--- Input data Enclosed Below ---

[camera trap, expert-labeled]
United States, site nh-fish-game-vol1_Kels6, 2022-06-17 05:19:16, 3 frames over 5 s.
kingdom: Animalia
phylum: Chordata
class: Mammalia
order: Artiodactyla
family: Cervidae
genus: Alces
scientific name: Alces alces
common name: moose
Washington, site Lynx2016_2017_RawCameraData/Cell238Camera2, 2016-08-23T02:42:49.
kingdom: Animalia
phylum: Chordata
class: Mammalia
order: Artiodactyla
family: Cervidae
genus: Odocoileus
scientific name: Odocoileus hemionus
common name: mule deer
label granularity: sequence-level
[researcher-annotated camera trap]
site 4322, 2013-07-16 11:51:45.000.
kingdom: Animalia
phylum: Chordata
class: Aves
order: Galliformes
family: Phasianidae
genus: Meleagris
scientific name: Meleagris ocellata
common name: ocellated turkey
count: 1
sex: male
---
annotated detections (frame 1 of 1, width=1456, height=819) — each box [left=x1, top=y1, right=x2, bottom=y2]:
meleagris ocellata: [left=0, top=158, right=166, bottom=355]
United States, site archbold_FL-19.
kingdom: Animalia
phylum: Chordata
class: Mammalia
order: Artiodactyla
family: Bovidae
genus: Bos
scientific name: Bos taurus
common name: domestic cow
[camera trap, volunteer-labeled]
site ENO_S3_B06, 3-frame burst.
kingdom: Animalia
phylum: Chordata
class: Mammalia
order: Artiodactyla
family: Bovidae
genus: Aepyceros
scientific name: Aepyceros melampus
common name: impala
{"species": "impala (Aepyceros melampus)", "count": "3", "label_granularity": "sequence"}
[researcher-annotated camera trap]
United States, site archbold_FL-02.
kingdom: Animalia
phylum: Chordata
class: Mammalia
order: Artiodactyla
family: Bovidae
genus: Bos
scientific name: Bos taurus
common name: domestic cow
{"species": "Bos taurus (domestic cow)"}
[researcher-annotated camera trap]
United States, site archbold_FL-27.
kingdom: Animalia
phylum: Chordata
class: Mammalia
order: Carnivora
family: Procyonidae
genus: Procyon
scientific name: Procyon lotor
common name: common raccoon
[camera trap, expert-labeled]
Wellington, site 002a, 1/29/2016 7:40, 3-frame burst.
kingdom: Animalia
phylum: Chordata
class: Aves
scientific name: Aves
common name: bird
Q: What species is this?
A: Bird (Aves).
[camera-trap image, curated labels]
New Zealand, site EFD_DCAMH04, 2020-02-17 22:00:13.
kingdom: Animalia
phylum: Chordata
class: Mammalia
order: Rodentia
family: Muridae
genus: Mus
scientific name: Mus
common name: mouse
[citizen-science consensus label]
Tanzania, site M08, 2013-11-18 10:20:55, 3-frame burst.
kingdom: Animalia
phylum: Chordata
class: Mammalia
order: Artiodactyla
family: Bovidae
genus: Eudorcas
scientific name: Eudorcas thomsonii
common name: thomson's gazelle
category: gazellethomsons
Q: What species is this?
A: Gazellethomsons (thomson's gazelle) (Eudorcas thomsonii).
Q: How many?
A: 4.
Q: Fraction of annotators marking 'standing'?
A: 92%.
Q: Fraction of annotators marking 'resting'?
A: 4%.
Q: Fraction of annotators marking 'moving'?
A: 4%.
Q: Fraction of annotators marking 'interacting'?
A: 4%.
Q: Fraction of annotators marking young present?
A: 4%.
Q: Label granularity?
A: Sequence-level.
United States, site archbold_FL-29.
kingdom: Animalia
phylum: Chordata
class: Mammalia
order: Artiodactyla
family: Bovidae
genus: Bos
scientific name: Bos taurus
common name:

--- End of Enclosed Input data ---

> Work order: For the word "scientific", tally the lines above that hold it and answer with the number alone.

> Reply: 11